◆ **STATED GOAL**
Write out the lines of the records below word for word, from the line with "Out of the set" to the line with "1.98 metres", including both of those lines.

BEGIN DATA FOR THE TASK

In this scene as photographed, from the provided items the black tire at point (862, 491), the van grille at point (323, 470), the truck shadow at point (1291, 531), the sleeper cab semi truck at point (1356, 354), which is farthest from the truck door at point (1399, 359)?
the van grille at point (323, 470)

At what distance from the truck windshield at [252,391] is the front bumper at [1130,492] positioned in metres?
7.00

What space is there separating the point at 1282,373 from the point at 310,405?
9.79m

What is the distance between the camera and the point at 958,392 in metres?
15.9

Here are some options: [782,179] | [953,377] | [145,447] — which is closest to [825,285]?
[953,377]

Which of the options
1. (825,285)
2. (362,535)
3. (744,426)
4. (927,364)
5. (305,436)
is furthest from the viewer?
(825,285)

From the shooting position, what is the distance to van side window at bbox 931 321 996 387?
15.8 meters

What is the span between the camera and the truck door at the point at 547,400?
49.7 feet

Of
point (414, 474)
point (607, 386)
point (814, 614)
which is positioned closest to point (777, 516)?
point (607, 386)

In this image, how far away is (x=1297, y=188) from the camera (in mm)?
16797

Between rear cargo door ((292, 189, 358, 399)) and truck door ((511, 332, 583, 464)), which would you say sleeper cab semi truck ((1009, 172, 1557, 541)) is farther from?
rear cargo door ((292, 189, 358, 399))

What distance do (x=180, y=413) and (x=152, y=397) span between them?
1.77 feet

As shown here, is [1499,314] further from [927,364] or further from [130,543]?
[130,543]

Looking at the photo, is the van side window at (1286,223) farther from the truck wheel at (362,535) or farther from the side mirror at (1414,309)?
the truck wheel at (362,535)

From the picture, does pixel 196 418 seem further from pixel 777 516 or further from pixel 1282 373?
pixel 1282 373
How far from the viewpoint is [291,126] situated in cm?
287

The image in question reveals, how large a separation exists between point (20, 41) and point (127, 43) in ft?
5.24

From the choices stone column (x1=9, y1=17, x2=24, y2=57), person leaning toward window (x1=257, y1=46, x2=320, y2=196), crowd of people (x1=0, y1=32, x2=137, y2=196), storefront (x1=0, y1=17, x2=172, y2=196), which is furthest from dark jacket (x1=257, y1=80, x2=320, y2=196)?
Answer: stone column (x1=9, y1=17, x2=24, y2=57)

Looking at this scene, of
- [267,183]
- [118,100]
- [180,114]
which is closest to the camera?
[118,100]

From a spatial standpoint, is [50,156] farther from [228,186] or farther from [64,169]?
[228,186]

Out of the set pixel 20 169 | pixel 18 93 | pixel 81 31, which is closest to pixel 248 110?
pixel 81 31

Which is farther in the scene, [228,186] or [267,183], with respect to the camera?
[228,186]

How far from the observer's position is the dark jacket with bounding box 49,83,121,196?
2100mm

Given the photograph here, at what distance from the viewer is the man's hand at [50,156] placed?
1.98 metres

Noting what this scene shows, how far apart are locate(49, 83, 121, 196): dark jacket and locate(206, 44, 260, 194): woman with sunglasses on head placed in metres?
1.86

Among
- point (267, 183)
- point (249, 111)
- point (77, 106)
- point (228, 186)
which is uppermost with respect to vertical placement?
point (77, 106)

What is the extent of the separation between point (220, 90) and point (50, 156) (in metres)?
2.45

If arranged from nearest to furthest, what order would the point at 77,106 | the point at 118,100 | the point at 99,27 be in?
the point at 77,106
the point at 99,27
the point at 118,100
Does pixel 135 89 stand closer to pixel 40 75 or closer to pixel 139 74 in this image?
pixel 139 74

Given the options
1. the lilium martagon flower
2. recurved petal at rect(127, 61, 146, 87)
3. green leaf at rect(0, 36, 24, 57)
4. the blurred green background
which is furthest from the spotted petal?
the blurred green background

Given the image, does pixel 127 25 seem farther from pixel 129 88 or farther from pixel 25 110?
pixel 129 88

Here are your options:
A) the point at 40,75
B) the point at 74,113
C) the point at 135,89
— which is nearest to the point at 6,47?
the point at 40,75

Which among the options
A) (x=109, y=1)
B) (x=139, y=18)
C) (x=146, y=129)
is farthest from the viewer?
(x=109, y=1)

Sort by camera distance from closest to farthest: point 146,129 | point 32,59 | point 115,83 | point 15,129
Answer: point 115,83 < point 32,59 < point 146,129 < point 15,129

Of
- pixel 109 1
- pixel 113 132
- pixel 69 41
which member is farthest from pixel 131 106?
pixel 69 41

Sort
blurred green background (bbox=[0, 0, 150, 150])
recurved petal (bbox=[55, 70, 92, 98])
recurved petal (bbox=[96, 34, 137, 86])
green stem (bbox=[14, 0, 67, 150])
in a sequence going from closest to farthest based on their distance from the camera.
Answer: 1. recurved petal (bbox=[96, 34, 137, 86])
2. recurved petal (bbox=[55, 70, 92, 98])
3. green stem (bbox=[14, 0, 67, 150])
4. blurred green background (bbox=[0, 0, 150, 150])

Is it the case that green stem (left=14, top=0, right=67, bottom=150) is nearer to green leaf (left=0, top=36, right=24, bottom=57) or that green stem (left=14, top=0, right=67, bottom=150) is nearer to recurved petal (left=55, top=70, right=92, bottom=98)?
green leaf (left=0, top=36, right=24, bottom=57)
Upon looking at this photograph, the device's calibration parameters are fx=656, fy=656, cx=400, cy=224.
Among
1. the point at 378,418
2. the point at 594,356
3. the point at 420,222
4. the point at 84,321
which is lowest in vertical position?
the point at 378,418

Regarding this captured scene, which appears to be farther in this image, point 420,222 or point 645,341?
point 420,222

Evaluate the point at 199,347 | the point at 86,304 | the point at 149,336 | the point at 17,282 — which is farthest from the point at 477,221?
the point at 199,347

END DATA FOR THE TASK

◆ **SOLVED PROBLEM**
Out of the set pixel 20 169 | pixel 18 93 | pixel 81 31, which is closest to pixel 248 110?
pixel 81 31

Which is farther in the scene, [228,186] or [267,183], with respect to the camera?
[228,186]

How far from the observer's position is the dark jacket with bounding box 49,83,121,196?
2100mm

Given the photograph here, at what distance from the viewer is the man's hand at [50,156] placed?
1.98 metres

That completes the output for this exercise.